SINGAPORE — Malaysia has reportedly given some allowance on chicken exports, with at least one major poultry producer in Singapore being able to start getting live kampung chickens from across the Causeway.
The Straits Times reported on Tuesday (14 June) that importer Kee Song Food received a letter from Department of Veterinary Services of Malaysia which stated that the Malaysian government has agreed to allow exports of live kampung and black chicken. This is following a Cabinet decision made on 8 June.
According to Kee Song Food's head of business development James Sim, it plans to resume importing live kampung chickens on Tuesday, and start bringing in black chicken from Saturday.
The brand's Facebook and TikTok accounts had also mentioned that the chickens were back in stock.
The Straits Times said that a top Malaysian government official, who declined to be name, confirmed the move to allow exports of kampung and black chicken.
However, the letter from the Department of Veterinary Services of Malaysia also said that the export ban on commercial broiler chicken would remain.

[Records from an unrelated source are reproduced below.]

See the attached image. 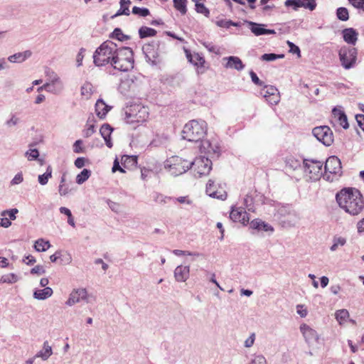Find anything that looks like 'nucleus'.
I'll use <instances>...</instances> for the list:
<instances>
[{
    "instance_id": "nucleus-1",
    "label": "nucleus",
    "mask_w": 364,
    "mask_h": 364,
    "mask_svg": "<svg viewBox=\"0 0 364 364\" xmlns=\"http://www.w3.org/2000/svg\"><path fill=\"white\" fill-rule=\"evenodd\" d=\"M341 208L350 215H358L364 209V200L360 191L355 188H345L336 196Z\"/></svg>"
},
{
    "instance_id": "nucleus-2",
    "label": "nucleus",
    "mask_w": 364,
    "mask_h": 364,
    "mask_svg": "<svg viewBox=\"0 0 364 364\" xmlns=\"http://www.w3.org/2000/svg\"><path fill=\"white\" fill-rule=\"evenodd\" d=\"M207 132V124L203 120H191L183 127L182 136L189 141H201Z\"/></svg>"
},
{
    "instance_id": "nucleus-3",
    "label": "nucleus",
    "mask_w": 364,
    "mask_h": 364,
    "mask_svg": "<svg viewBox=\"0 0 364 364\" xmlns=\"http://www.w3.org/2000/svg\"><path fill=\"white\" fill-rule=\"evenodd\" d=\"M117 44L111 41H105L96 49L93 55L94 63L97 66H102L110 63L117 51Z\"/></svg>"
},
{
    "instance_id": "nucleus-4",
    "label": "nucleus",
    "mask_w": 364,
    "mask_h": 364,
    "mask_svg": "<svg viewBox=\"0 0 364 364\" xmlns=\"http://www.w3.org/2000/svg\"><path fill=\"white\" fill-rule=\"evenodd\" d=\"M112 67L119 71L127 72L134 66L133 52L130 48H118L112 62Z\"/></svg>"
},
{
    "instance_id": "nucleus-5",
    "label": "nucleus",
    "mask_w": 364,
    "mask_h": 364,
    "mask_svg": "<svg viewBox=\"0 0 364 364\" xmlns=\"http://www.w3.org/2000/svg\"><path fill=\"white\" fill-rule=\"evenodd\" d=\"M149 109L140 105H134L124 111V121L134 126L144 122L149 117Z\"/></svg>"
},
{
    "instance_id": "nucleus-6",
    "label": "nucleus",
    "mask_w": 364,
    "mask_h": 364,
    "mask_svg": "<svg viewBox=\"0 0 364 364\" xmlns=\"http://www.w3.org/2000/svg\"><path fill=\"white\" fill-rule=\"evenodd\" d=\"M342 174V166L340 159L336 156L328 157L325 163L323 178L333 182L338 179Z\"/></svg>"
},
{
    "instance_id": "nucleus-7",
    "label": "nucleus",
    "mask_w": 364,
    "mask_h": 364,
    "mask_svg": "<svg viewBox=\"0 0 364 364\" xmlns=\"http://www.w3.org/2000/svg\"><path fill=\"white\" fill-rule=\"evenodd\" d=\"M164 166L173 176H180L191 168V161L178 156H173L165 161Z\"/></svg>"
},
{
    "instance_id": "nucleus-8",
    "label": "nucleus",
    "mask_w": 364,
    "mask_h": 364,
    "mask_svg": "<svg viewBox=\"0 0 364 364\" xmlns=\"http://www.w3.org/2000/svg\"><path fill=\"white\" fill-rule=\"evenodd\" d=\"M303 166L304 173L309 175V178L313 181H317L323 176L322 171L323 162L311 159H305L303 160Z\"/></svg>"
},
{
    "instance_id": "nucleus-9",
    "label": "nucleus",
    "mask_w": 364,
    "mask_h": 364,
    "mask_svg": "<svg viewBox=\"0 0 364 364\" xmlns=\"http://www.w3.org/2000/svg\"><path fill=\"white\" fill-rule=\"evenodd\" d=\"M191 168H193L195 176L198 177L207 175L212 169V161L205 156H199L191 161Z\"/></svg>"
},
{
    "instance_id": "nucleus-10",
    "label": "nucleus",
    "mask_w": 364,
    "mask_h": 364,
    "mask_svg": "<svg viewBox=\"0 0 364 364\" xmlns=\"http://www.w3.org/2000/svg\"><path fill=\"white\" fill-rule=\"evenodd\" d=\"M339 59L345 69H350L355 64L357 50L355 48L343 47L339 50Z\"/></svg>"
},
{
    "instance_id": "nucleus-11",
    "label": "nucleus",
    "mask_w": 364,
    "mask_h": 364,
    "mask_svg": "<svg viewBox=\"0 0 364 364\" xmlns=\"http://www.w3.org/2000/svg\"><path fill=\"white\" fill-rule=\"evenodd\" d=\"M313 135L316 139L326 146H331L333 142V134L328 126H319L312 129Z\"/></svg>"
},
{
    "instance_id": "nucleus-12",
    "label": "nucleus",
    "mask_w": 364,
    "mask_h": 364,
    "mask_svg": "<svg viewBox=\"0 0 364 364\" xmlns=\"http://www.w3.org/2000/svg\"><path fill=\"white\" fill-rule=\"evenodd\" d=\"M63 88L64 85L59 75L53 71L47 70V92L58 95Z\"/></svg>"
},
{
    "instance_id": "nucleus-13",
    "label": "nucleus",
    "mask_w": 364,
    "mask_h": 364,
    "mask_svg": "<svg viewBox=\"0 0 364 364\" xmlns=\"http://www.w3.org/2000/svg\"><path fill=\"white\" fill-rule=\"evenodd\" d=\"M260 94L272 105H276L280 100L279 92L274 86H264Z\"/></svg>"
},
{
    "instance_id": "nucleus-14",
    "label": "nucleus",
    "mask_w": 364,
    "mask_h": 364,
    "mask_svg": "<svg viewBox=\"0 0 364 364\" xmlns=\"http://www.w3.org/2000/svg\"><path fill=\"white\" fill-rule=\"evenodd\" d=\"M284 6L291 7L294 11L301 7L314 11L316 7V3L314 0H286Z\"/></svg>"
},
{
    "instance_id": "nucleus-15",
    "label": "nucleus",
    "mask_w": 364,
    "mask_h": 364,
    "mask_svg": "<svg viewBox=\"0 0 364 364\" xmlns=\"http://www.w3.org/2000/svg\"><path fill=\"white\" fill-rule=\"evenodd\" d=\"M200 149L202 152L209 155H215L217 157L220 154V146L217 141L201 140Z\"/></svg>"
},
{
    "instance_id": "nucleus-16",
    "label": "nucleus",
    "mask_w": 364,
    "mask_h": 364,
    "mask_svg": "<svg viewBox=\"0 0 364 364\" xmlns=\"http://www.w3.org/2000/svg\"><path fill=\"white\" fill-rule=\"evenodd\" d=\"M230 218L234 222L239 221L243 225H246L250 220L248 213L245 211V208L241 207H232L230 214Z\"/></svg>"
},
{
    "instance_id": "nucleus-17",
    "label": "nucleus",
    "mask_w": 364,
    "mask_h": 364,
    "mask_svg": "<svg viewBox=\"0 0 364 364\" xmlns=\"http://www.w3.org/2000/svg\"><path fill=\"white\" fill-rule=\"evenodd\" d=\"M300 331L304 337L305 341L308 343H311L313 342H318V334L317 332L311 328L307 324L303 323L300 326Z\"/></svg>"
},
{
    "instance_id": "nucleus-18",
    "label": "nucleus",
    "mask_w": 364,
    "mask_h": 364,
    "mask_svg": "<svg viewBox=\"0 0 364 364\" xmlns=\"http://www.w3.org/2000/svg\"><path fill=\"white\" fill-rule=\"evenodd\" d=\"M87 292L85 289H74L70 294L68 300L66 301V304L68 306H73V304L80 302L81 300H85L87 299Z\"/></svg>"
},
{
    "instance_id": "nucleus-19",
    "label": "nucleus",
    "mask_w": 364,
    "mask_h": 364,
    "mask_svg": "<svg viewBox=\"0 0 364 364\" xmlns=\"http://www.w3.org/2000/svg\"><path fill=\"white\" fill-rule=\"evenodd\" d=\"M247 23L249 25V28L250 29V31L257 36L276 33V31L273 29L264 28V24L252 21H248Z\"/></svg>"
},
{
    "instance_id": "nucleus-20",
    "label": "nucleus",
    "mask_w": 364,
    "mask_h": 364,
    "mask_svg": "<svg viewBox=\"0 0 364 364\" xmlns=\"http://www.w3.org/2000/svg\"><path fill=\"white\" fill-rule=\"evenodd\" d=\"M205 192L209 196L214 198L220 199L222 200H225L228 196L227 193L224 191H218L217 190H215L214 181L212 180H209L208 182L207 183Z\"/></svg>"
},
{
    "instance_id": "nucleus-21",
    "label": "nucleus",
    "mask_w": 364,
    "mask_h": 364,
    "mask_svg": "<svg viewBox=\"0 0 364 364\" xmlns=\"http://www.w3.org/2000/svg\"><path fill=\"white\" fill-rule=\"evenodd\" d=\"M190 274L189 266H178L174 270V277L178 282H186Z\"/></svg>"
},
{
    "instance_id": "nucleus-22",
    "label": "nucleus",
    "mask_w": 364,
    "mask_h": 364,
    "mask_svg": "<svg viewBox=\"0 0 364 364\" xmlns=\"http://www.w3.org/2000/svg\"><path fill=\"white\" fill-rule=\"evenodd\" d=\"M223 60H227V63L225 65L226 68H232L235 69L237 71H240L245 68V65L240 58L237 56L224 58Z\"/></svg>"
},
{
    "instance_id": "nucleus-23",
    "label": "nucleus",
    "mask_w": 364,
    "mask_h": 364,
    "mask_svg": "<svg viewBox=\"0 0 364 364\" xmlns=\"http://www.w3.org/2000/svg\"><path fill=\"white\" fill-rule=\"evenodd\" d=\"M250 228L257 231H264V232H271L274 231V228L272 226L269 225L268 223L262 221L260 219H255L251 221L250 224Z\"/></svg>"
},
{
    "instance_id": "nucleus-24",
    "label": "nucleus",
    "mask_w": 364,
    "mask_h": 364,
    "mask_svg": "<svg viewBox=\"0 0 364 364\" xmlns=\"http://www.w3.org/2000/svg\"><path fill=\"white\" fill-rule=\"evenodd\" d=\"M95 108L97 116L100 119H104L112 107L107 105L102 99H98Z\"/></svg>"
},
{
    "instance_id": "nucleus-25",
    "label": "nucleus",
    "mask_w": 364,
    "mask_h": 364,
    "mask_svg": "<svg viewBox=\"0 0 364 364\" xmlns=\"http://www.w3.org/2000/svg\"><path fill=\"white\" fill-rule=\"evenodd\" d=\"M342 33L343 38L347 43L353 46L355 45L358 36V33L355 29L353 28H345L343 30Z\"/></svg>"
},
{
    "instance_id": "nucleus-26",
    "label": "nucleus",
    "mask_w": 364,
    "mask_h": 364,
    "mask_svg": "<svg viewBox=\"0 0 364 364\" xmlns=\"http://www.w3.org/2000/svg\"><path fill=\"white\" fill-rule=\"evenodd\" d=\"M112 132L113 129L108 124H104L100 129V134L104 139L107 146L109 148H112L113 146L111 141V134Z\"/></svg>"
},
{
    "instance_id": "nucleus-27",
    "label": "nucleus",
    "mask_w": 364,
    "mask_h": 364,
    "mask_svg": "<svg viewBox=\"0 0 364 364\" xmlns=\"http://www.w3.org/2000/svg\"><path fill=\"white\" fill-rule=\"evenodd\" d=\"M51 262H55L58 264H68L71 257L68 254H63L61 251H57L55 254L50 256Z\"/></svg>"
},
{
    "instance_id": "nucleus-28",
    "label": "nucleus",
    "mask_w": 364,
    "mask_h": 364,
    "mask_svg": "<svg viewBox=\"0 0 364 364\" xmlns=\"http://www.w3.org/2000/svg\"><path fill=\"white\" fill-rule=\"evenodd\" d=\"M186 58L189 62L196 66L203 67L205 63V59L198 53L191 54L190 51L186 50Z\"/></svg>"
},
{
    "instance_id": "nucleus-29",
    "label": "nucleus",
    "mask_w": 364,
    "mask_h": 364,
    "mask_svg": "<svg viewBox=\"0 0 364 364\" xmlns=\"http://www.w3.org/2000/svg\"><path fill=\"white\" fill-rule=\"evenodd\" d=\"M120 8L117 13L112 16V18L117 16L125 15L129 16L130 14L129 5L131 4L130 0H120L119 1Z\"/></svg>"
},
{
    "instance_id": "nucleus-30",
    "label": "nucleus",
    "mask_w": 364,
    "mask_h": 364,
    "mask_svg": "<svg viewBox=\"0 0 364 364\" xmlns=\"http://www.w3.org/2000/svg\"><path fill=\"white\" fill-rule=\"evenodd\" d=\"M31 55V52L30 50H26L24 52L17 53L12 55H10L8 60L11 63H22L28 58H30Z\"/></svg>"
},
{
    "instance_id": "nucleus-31",
    "label": "nucleus",
    "mask_w": 364,
    "mask_h": 364,
    "mask_svg": "<svg viewBox=\"0 0 364 364\" xmlns=\"http://www.w3.org/2000/svg\"><path fill=\"white\" fill-rule=\"evenodd\" d=\"M332 112L335 117H338V122L343 129H346L349 127L347 116L344 112L335 107L333 109Z\"/></svg>"
},
{
    "instance_id": "nucleus-32",
    "label": "nucleus",
    "mask_w": 364,
    "mask_h": 364,
    "mask_svg": "<svg viewBox=\"0 0 364 364\" xmlns=\"http://www.w3.org/2000/svg\"><path fill=\"white\" fill-rule=\"evenodd\" d=\"M156 33L157 32L155 29L147 26H141L139 29V36L140 38L154 36H156Z\"/></svg>"
},
{
    "instance_id": "nucleus-33",
    "label": "nucleus",
    "mask_w": 364,
    "mask_h": 364,
    "mask_svg": "<svg viewBox=\"0 0 364 364\" xmlns=\"http://www.w3.org/2000/svg\"><path fill=\"white\" fill-rule=\"evenodd\" d=\"M93 92V86L90 82H85L80 88L81 95L89 99Z\"/></svg>"
},
{
    "instance_id": "nucleus-34",
    "label": "nucleus",
    "mask_w": 364,
    "mask_h": 364,
    "mask_svg": "<svg viewBox=\"0 0 364 364\" xmlns=\"http://www.w3.org/2000/svg\"><path fill=\"white\" fill-rule=\"evenodd\" d=\"M174 8L182 15L187 12V0H173Z\"/></svg>"
},
{
    "instance_id": "nucleus-35",
    "label": "nucleus",
    "mask_w": 364,
    "mask_h": 364,
    "mask_svg": "<svg viewBox=\"0 0 364 364\" xmlns=\"http://www.w3.org/2000/svg\"><path fill=\"white\" fill-rule=\"evenodd\" d=\"M286 167L291 170H296L301 167V162L298 159L290 156L285 160Z\"/></svg>"
},
{
    "instance_id": "nucleus-36",
    "label": "nucleus",
    "mask_w": 364,
    "mask_h": 364,
    "mask_svg": "<svg viewBox=\"0 0 364 364\" xmlns=\"http://www.w3.org/2000/svg\"><path fill=\"white\" fill-rule=\"evenodd\" d=\"M91 176V171L87 168H84L79 174L76 176V183L79 185L85 183Z\"/></svg>"
},
{
    "instance_id": "nucleus-37",
    "label": "nucleus",
    "mask_w": 364,
    "mask_h": 364,
    "mask_svg": "<svg viewBox=\"0 0 364 364\" xmlns=\"http://www.w3.org/2000/svg\"><path fill=\"white\" fill-rule=\"evenodd\" d=\"M152 197L154 200L159 204H166L173 200L172 197L166 196L157 192L154 193Z\"/></svg>"
},
{
    "instance_id": "nucleus-38",
    "label": "nucleus",
    "mask_w": 364,
    "mask_h": 364,
    "mask_svg": "<svg viewBox=\"0 0 364 364\" xmlns=\"http://www.w3.org/2000/svg\"><path fill=\"white\" fill-rule=\"evenodd\" d=\"M216 25L218 27L229 28L230 26L237 27L240 26V23L234 22L231 20L220 19L215 21Z\"/></svg>"
},
{
    "instance_id": "nucleus-39",
    "label": "nucleus",
    "mask_w": 364,
    "mask_h": 364,
    "mask_svg": "<svg viewBox=\"0 0 364 364\" xmlns=\"http://www.w3.org/2000/svg\"><path fill=\"white\" fill-rule=\"evenodd\" d=\"M337 18L342 21H346L349 19L348 10L346 7H339L336 10Z\"/></svg>"
},
{
    "instance_id": "nucleus-40",
    "label": "nucleus",
    "mask_w": 364,
    "mask_h": 364,
    "mask_svg": "<svg viewBox=\"0 0 364 364\" xmlns=\"http://www.w3.org/2000/svg\"><path fill=\"white\" fill-rule=\"evenodd\" d=\"M60 213H62V214H64L67 216L68 218V223L71 225L72 227L75 228V220H74V218L72 215V213L70 211V209H68V208H65V207H60Z\"/></svg>"
},
{
    "instance_id": "nucleus-41",
    "label": "nucleus",
    "mask_w": 364,
    "mask_h": 364,
    "mask_svg": "<svg viewBox=\"0 0 364 364\" xmlns=\"http://www.w3.org/2000/svg\"><path fill=\"white\" fill-rule=\"evenodd\" d=\"M346 243V240L342 237H334L333 239V245L331 246L330 250L332 252L336 251L339 246H343Z\"/></svg>"
},
{
    "instance_id": "nucleus-42",
    "label": "nucleus",
    "mask_w": 364,
    "mask_h": 364,
    "mask_svg": "<svg viewBox=\"0 0 364 364\" xmlns=\"http://www.w3.org/2000/svg\"><path fill=\"white\" fill-rule=\"evenodd\" d=\"M349 317V313L346 309L338 310L336 312V318L340 324L344 323Z\"/></svg>"
},
{
    "instance_id": "nucleus-43",
    "label": "nucleus",
    "mask_w": 364,
    "mask_h": 364,
    "mask_svg": "<svg viewBox=\"0 0 364 364\" xmlns=\"http://www.w3.org/2000/svg\"><path fill=\"white\" fill-rule=\"evenodd\" d=\"M17 281L18 277L13 273L3 275L0 279V282L1 283L12 284L16 282Z\"/></svg>"
},
{
    "instance_id": "nucleus-44",
    "label": "nucleus",
    "mask_w": 364,
    "mask_h": 364,
    "mask_svg": "<svg viewBox=\"0 0 364 364\" xmlns=\"http://www.w3.org/2000/svg\"><path fill=\"white\" fill-rule=\"evenodd\" d=\"M132 14L138 15L141 17H146L150 14V11L147 8H140L138 6H134L132 8Z\"/></svg>"
},
{
    "instance_id": "nucleus-45",
    "label": "nucleus",
    "mask_w": 364,
    "mask_h": 364,
    "mask_svg": "<svg viewBox=\"0 0 364 364\" xmlns=\"http://www.w3.org/2000/svg\"><path fill=\"white\" fill-rule=\"evenodd\" d=\"M284 58V55H278L275 53H264L261 56V59L264 61H274L279 58Z\"/></svg>"
},
{
    "instance_id": "nucleus-46",
    "label": "nucleus",
    "mask_w": 364,
    "mask_h": 364,
    "mask_svg": "<svg viewBox=\"0 0 364 364\" xmlns=\"http://www.w3.org/2000/svg\"><path fill=\"white\" fill-rule=\"evenodd\" d=\"M196 11L197 13L202 14L205 16H208L210 14V11L203 3H196Z\"/></svg>"
},
{
    "instance_id": "nucleus-47",
    "label": "nucleus",
    "mask_w": 364,
    "mask_h": 364,
    "mask_svg": "<svg viewBox=\"0 0 364 364\" xmlns=\"http://www.w3.org/2000/svg\"><path fill=\"white\" fill-rule=\"evenodd\" d=\"M111 37L113 38H116L120 41H123L125 39L128 38V36L123 34L122 30L119 28H116L113 32L112 33Z\"/></svg>"
},
{
    "instance_id": "nucleus-48",
    "label": "nucleus",
    "mask_w": 364,
    "mask_h": 364,
    "mask_svg": "<svg viewBox=\"0 0 364 364\" xmlns=\"http://www.w3.org/2000/svg\"><path fill=\"white\" fill-rule=\"evenodd\" d=\"M147 60L151 62L152 65L157 64V58H159L158 51L154 50V51H149L146 55Z\"/></svg>"
},
{
    "instance_id": "nucleus-49",
    "label": "nucleus",
    "mask_w": 364,
    "mask_h": 364,
    "mask_svg": "<svg viewBox=\"0 0 364 364\" xmlns=\"http://www.w3.org/2000/svg\"><path fill=\"white\" fill-rule=\"evenodd\" d=\"M34 248L37 252L46 251V241L41 238L36 241Z\"/></svg>"
},
{
    "instance_id": "nucleus-50",
    "label": "nucleus",
    "mask_w": 364,
    "mask_h": 364,
    "mask_svg": "<svg viewBox=\"0 0 364 364\" xmlns=\"http://www.w3.org/2000/svg\"><path fill=\"white\" fill-rule=\"evenodd\" d=\"M287 45L289 46L290 53L296 54L299 58L301 57V50L299 46L289 41H287Z\"/></svg>"
},
{
    "instance_id": "nucleus-51",
    "label": "nucleus",
    "mask_w": 364,
    "mask_h": 364,
    "mask_svg": "<svg viewBox=\"0 0 364 364\" xmlns=\"http://www.w3.org/2000/svg\"><path fill=\"white\" fill-rule=\"evenodd\" d=\"M202 44L208 50L210 53H213L215 54L219 53L220 48L215 46H214L212 43L210 42H202Z\"/></svg>"
},
{
    "instance_id": "nucleus-52",
    "label": "nucleus",
    "mask_w": 364,
    "mask_h": 364,
    "mask_svg": "<svg viewBox=\"0 0 364 364\" xmlns=\"http://www.w3.org/2000/svg\"><path fill=\"white\" fill-rule=\"evenodd\" d=\"M249 364H267V360L262 355H255Z\"/></svg>"
},
{
    "instance_id": "nucleus-53",
    "label": "nucleus",
    "mask_w": 364,
    "mask_h": 364,
    "mask_svg": "<svg viewBox=\"0 0 364 364\" xmlns=\"http://www.w3.org/2000/svg\"><path fill=\"white\" fill-rule=\"evenodd\" d=\"M173 253L176 256L191 255V256L199 257L200 255V254L198 252H188V251L181 250H173Z\"/></svg>"
},
{
    "instance_id": "nucleus-54",
    "label": "nucleus",
    "mask_w": 364,
    "mask_h": 364,
    "mask_svg": "<svg viewBox=\"0 0 364 364\" xmlns=\"http://www.w3.org/2000/svg\"><path fill=\"white\" fill-rule=\"evenodd\" d=\"M26 156L28 157L29 161H32L38 159L39 153L38 151L36 149H30L26 152Z\"/></svg>"
},
{
    "instance_id": "nucleus-55",
    "label": "nucleus",
    "mask_w": 364,
    "mask_h": 364,
    "mask_svg": "<svg viewBox=\"0 0 364 364\" xmlns=\"http://www.w3.org/2000/svg\"><path fill=\"white\" fill-rule=\"evenodd\" d=\"M82 146V141L81 139L75 141V142L73 144V151L77 154L82 153L84 151V149Z\"/></svg>"
},
{
    "instance_id": "nucleus-56",
    "label": "nucleus",
    "mask_w": 364,
    "mask_h": 364,
    "mask_svg": "<svg viewBox=\"0 0 364 364\" xmlns=\"http://www.w3.org/2000/svg\"><path fill=\"white\" fill-rule=\"evenodd\" d=\"M72 188H70L68 185L66 184H60L59 186V193L60 196H66L69 193L72 191Z\"/></svg>"
},
{
    "instance_id": "nucleus-57",
    "label": "nucleus",
    "mask_w": 364,
    "mask_h": 364,
    "mask_svg": "<svg viewBox=\"0 0 364 364\" xmlns=\"http://www.w3.org/2000/svg\"><path fill=\"white\" fill-rule=\"evenodd\" d=\"M348 1L355 8L364 11V0H348Z\"/></svg>"
},
{
    "instance_id": "nucleus-58",
    "label": "nucleus",
    "mask_w": 364,
    "mask_h": 364,
    "mask_svg": "<svg viewBox=\"0 0 364 364\" xmlns=\"http://www.w3.org/2000/svg\"><path fill=\"white\" fill-rule=\"evenodd\" d=\"M33 297L38 300L46 299V289L36 290L33 293Z\"/></svg>"
},
{
    "instance_id": "nucleus-59",
    "label": "nucleus",
    "mask_w": 364,
    "mask_h": 364,
    "mask_svg": "<svg viewBox=\"0 0 364 364\" xmlns=\"http://www.w3.org/2000/svg\"><path fill=\"white\" fill-rule=\"evenodd\" d=\"M255 333H252L250 336L245 341V346L246 348H250L253 346L255 341Z\"/></svg>"
},
{
    "instance_id": "nucleus-60",
    "label": "nucleus",
    "mask_w": 364,
    "mask_h": 364,
    "mask_svg": "<svg viewBox=\"0 0 364 364\" xmlns=\"http://www.w3.org/2000/svg\"><path fill=\"white\" fill-rule=\"evenodd\" d=\"M250 75L251 77L252 81L257 85L262 86L263 85V82L259 80V78L257 77V74L251 70L250 72Z\"/></svg>"
},
{
    "instance_id": "nucleus-61",
    "label": "nucleus",
    "mask_w": 364,
    "mask_h": 364,
    "mask_svg": "<svg viewBox=\"0 0 364 364\" xmlns=\"http://www.w3.org/2000/svg\"><path fill=\"white\" fill-rule=\"evenodd\" d=\"M18 213V210L16 208H13L11 210H5L2 213V215H8L11 220L16 219V214Z\"/></svg>"
},
{
    "instance_id": "nucleus-62",
    "label": "nucleus",
    "mask_w": 364,
    "mask_h": 364,
    "mask_svg": "<svg viewBox=\"0 0 364 364\" xmlns=\"http://www.w3.org/2000/svg\"><path fill=\"white\" fill-rule=\"evenodd\" d=\"M23 175L21 173H17L14 178L11 180V185H16V184H19L21 183L22 181H23Z\"/></svg>"
},
{
    "instance_id": "nucleus-63",
    "label": "nucleus",
    "mask_w": 364,
    "mask_h": 364,
    "mask_svg": "<svg viewBox=\"0 0 364 364\" xmlns=\"http://www.w3.org/2000/svg\"><path fill=\"white\" fill-rule=\"evenodd\" d=\"M74 164L77 168H81L85 165V159L84 157H78L75 159Z\"/></svg>"
},
{
    "instance_id": "nucleus-64",
    "label": "nucleus",
    "mask_w": 364,
    "mask_h": 364,
    "mask_svg": "<svg viewBox=\"0 0 364 364\" xmlns=\"http://www.w3.org/2000/svg\"><path fill=\"white\" fill-rule=\"evenodd\" d=\"M355 119H356V121H357L358 125L360 126V127L362 128L363 130L364 131V127H363V125L364 124V115L363 114H356Z\"/></svg>"
}]
</instances>
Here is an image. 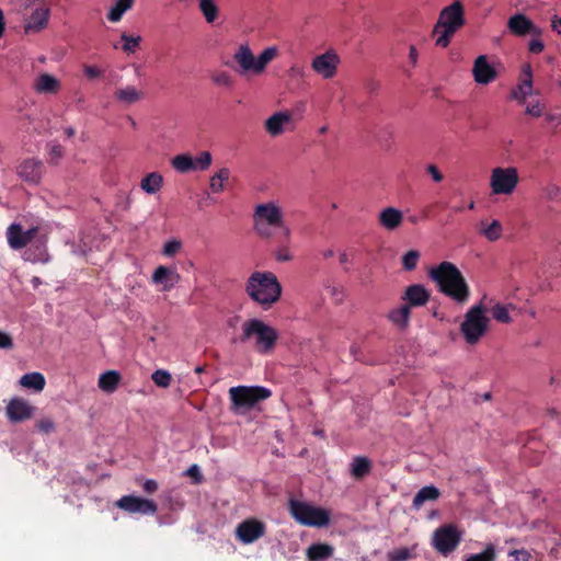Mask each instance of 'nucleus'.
<instances>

The Consumers Association of Singapore (CASE) had said that the ban would have an “adverse impact” on the prices of chicken and related products in Singapore.
Most of the chicken Singapore gets from Malaysia is imported live and slaughtered in locally.
The republic also imports chicken from countries such as Brazil and the United States, but a majority of this is usually frozen, which most Singaporean consumers accept.
However, chicken rice hawkers and wet market poultry sellers in Singapore mainly sell broiler chickens, which are larger and traditionally make up the bulk of the country's chicken imports from Malaysia.
Kampung chicken and black chicken are smaller varieties of chicken which are considered premium and more expensive varieties, as netizens recently found out when NTUC Fairprice listed two organic kampung chickens for S$72.27.
The Straits Times reported Sim saying that Kee Song has started taking orders for fresh kampung and black chicken from clients such as wet market poultry sellers, chicken rice hawkers and restaurants.
According to the report, kampung chicken makes up about 25 per cent to 30 per cent of the overall chicken supply at Kee Song Food, while black chicken makes up about 3 per cent to 5 per cent.